AB Communications students conduct responsible mining forum in Bago City

By Mark Raymund Garcia On Tuesday, March 24, 2015

Comm students together with BCAOWC members went boating around the quarry area in Bago River after the forum

(top photo) BCAOWC Chairman Edgar Hollero during the forum; BCAOWC members attending the forum

Boats used to carry three tons of sand from the quarry area

When it rains, they pray for a flood.

“It’s a sign that when there is flood, there is big amount of sand settling in the river and it means we will quarry more of it,” said Edgar Hollero, head of Bago City Aggregate Operators and Workers Cooperative.

BCAOWC is a community based organization set to operate commercial sand and gravel quarrying in Lag-asan, Bago City. This cooperative has been giving its more than 100 family members a source of income and a living.

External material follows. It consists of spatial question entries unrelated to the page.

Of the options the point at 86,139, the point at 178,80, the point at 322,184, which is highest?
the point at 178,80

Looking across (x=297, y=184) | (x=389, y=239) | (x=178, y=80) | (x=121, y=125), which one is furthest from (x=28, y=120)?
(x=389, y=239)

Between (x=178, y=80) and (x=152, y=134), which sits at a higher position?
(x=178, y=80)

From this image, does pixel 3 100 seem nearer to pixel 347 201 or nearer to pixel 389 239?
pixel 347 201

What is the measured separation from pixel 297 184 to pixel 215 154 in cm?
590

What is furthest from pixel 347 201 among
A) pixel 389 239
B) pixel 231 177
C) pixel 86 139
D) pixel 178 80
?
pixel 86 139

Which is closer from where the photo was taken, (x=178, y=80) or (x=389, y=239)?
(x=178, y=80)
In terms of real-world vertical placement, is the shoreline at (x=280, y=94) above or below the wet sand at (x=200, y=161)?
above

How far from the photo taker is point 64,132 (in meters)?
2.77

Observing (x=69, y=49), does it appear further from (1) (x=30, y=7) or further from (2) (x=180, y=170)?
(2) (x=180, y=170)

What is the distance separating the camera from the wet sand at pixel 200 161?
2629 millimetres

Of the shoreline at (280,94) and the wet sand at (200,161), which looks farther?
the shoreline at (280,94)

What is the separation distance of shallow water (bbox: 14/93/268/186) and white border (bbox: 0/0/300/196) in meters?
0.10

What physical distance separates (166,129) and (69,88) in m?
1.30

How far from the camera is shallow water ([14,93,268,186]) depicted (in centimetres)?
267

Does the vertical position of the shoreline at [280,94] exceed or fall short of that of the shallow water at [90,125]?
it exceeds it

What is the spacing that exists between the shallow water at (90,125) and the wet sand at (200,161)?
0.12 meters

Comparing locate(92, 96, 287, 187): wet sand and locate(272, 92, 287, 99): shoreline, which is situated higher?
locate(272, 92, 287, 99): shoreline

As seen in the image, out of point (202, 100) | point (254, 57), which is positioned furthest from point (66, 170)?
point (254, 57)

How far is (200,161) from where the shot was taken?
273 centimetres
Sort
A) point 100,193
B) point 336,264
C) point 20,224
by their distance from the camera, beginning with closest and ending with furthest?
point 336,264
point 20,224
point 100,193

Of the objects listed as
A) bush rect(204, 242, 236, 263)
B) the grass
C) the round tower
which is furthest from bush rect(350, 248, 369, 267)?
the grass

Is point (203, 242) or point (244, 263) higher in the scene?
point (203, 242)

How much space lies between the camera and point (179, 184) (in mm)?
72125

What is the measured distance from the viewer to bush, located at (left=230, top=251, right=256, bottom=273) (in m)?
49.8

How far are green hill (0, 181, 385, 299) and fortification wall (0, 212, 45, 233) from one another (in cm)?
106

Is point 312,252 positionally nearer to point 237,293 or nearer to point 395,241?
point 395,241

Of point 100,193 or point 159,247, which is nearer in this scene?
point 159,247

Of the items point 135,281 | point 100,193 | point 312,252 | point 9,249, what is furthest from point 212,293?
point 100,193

Hollero also said that this business was passed on by their grandparents several before the establishment of the cooperative, adding, “This is the only thing that most of the people knew here.”

The process of their quarrying is done manually. Instead of big machineries, they utilize workers to dig sand beneath the Bago River using scoopers made of galvanized iron and it is carried by big shallow bancas.


In the forum conducted by a group of AB Communications students of University of St. La Salle on responsible mining last March 21, BCAOWC members told them that they follow rules to ensure safety when they quarry on the river.

“We only quarry in the two-hectare area set by the government, making sure that we do not affect other marine resources found in the river,” Hollero said.

The talk was a part of the environmental advocacy of the Comm students that gave information about the standards on responsible mining and its effects to the community’s health and environment in partnership with Bago City Environment and Natural Resources Office.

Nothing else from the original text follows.